On to the plot, and hopefully the semblance of an actual point. In the story, the Time Lords' energy is being drained through a black hole, while alien creatures are beamed from it to seek the Doctor. The desperate Time Lords break the First Law of Time to unite the Doctor with his past incarnations to fight the threat. It turns out to be the work of Omega, a legendary figure from Gallifrey's past. It was he who engineered the energy source for the Time Lords' time travel (working with Rassilon), but he got caught in the gears, so to speak, and trapped in an anti-matter universe. Now he seeks revenge on the Time Lords who he feels abandoned him, and wants the Doctor to take his place – to sustain the anti-matter universe so he can return to ours. Once he discovers that his body has faded away, leaving only his will (and he is thus unable to leave), he instead demands the Doctor(s) remain to keep him company for eternity. The Doctors defeat him when they discover the Second Doctor's recorder had fallen into the TARDIS' inner workings. When they'd all crossed over, Omega was able to basically convert them to anti-matter, preventing an explosion. But the recorder, caught in temporal stasis, was not converted. They trick him into removing it from its stasis field and scarper in the TARDIS as the pocket universe explodes. The grateful Time Lords lift the Doctor's exile, leaving him free once again to roam the universe in his big blue box.

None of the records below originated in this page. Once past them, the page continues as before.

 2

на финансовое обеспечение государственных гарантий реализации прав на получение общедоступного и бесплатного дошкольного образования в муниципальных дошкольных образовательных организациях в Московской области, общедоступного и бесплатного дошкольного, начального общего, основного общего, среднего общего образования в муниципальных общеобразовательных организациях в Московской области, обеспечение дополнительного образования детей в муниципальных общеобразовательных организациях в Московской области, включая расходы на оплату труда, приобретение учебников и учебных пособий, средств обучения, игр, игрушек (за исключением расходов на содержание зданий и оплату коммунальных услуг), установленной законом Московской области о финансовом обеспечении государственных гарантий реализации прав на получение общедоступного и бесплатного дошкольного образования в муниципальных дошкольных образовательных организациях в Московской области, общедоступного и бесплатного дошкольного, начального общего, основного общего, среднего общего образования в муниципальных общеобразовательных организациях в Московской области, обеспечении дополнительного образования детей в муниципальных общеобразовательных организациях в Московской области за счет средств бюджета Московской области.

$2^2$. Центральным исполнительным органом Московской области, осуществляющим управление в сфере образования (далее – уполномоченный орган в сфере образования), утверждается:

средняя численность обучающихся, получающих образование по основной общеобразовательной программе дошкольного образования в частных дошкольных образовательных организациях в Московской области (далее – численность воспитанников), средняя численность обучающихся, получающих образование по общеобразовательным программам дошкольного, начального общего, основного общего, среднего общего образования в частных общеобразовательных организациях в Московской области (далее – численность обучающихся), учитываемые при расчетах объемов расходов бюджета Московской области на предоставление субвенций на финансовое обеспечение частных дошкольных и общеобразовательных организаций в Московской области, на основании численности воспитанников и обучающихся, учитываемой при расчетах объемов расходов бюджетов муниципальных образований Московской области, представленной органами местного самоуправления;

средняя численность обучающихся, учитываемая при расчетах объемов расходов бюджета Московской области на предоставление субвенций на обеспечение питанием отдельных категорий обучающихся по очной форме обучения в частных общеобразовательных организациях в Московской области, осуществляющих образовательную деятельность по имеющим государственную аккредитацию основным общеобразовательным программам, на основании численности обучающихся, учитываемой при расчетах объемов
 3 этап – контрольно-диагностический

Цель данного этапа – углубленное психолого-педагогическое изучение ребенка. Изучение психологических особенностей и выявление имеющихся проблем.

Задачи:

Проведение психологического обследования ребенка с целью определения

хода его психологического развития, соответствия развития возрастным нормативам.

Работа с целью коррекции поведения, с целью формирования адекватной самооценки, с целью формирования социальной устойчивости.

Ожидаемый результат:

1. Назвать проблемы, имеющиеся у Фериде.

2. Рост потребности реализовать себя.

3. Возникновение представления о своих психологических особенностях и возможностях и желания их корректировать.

So there are some obvious parallels with It Takes You Away. What interests me are the differences. Omega is partly a tragic figure, but also clearly a megalomaniac, a danger and an enemy. The only appropriate response is to defeat him. Some dialogue, as he wallows in self-pity for his imprisonment:
The Doctor: "All my life I've known of you and honoured you as our greatest hero."
Omega: "A hero? I should have been a god!"
Captain Logic is not driving his tugboat. But 40 years later, that's no longer good enough. The Solitract isn't evil. Defeating it isn't a matter of overpowering it, not even of tricking it; in fact, the idea that the Doctor is tricking it is explicitly rejected. Rather, it's about finding the right emotional response. It's an adversary of sorts, but it's not hostile. The entire tone of that part of the story is worlds away from the Third Doctor's era. It's much lower key, lower stakes, but greater emotional complexity.
One of the reasons I love this show is that the Doctor wins through cleverness before violence. Overall, you'd have to say it's got better at that over time.
The Doctor Who finale: well, that was unquestionably a thing that happened. Chibnall has definitely created no less than fifty minutes of television right there.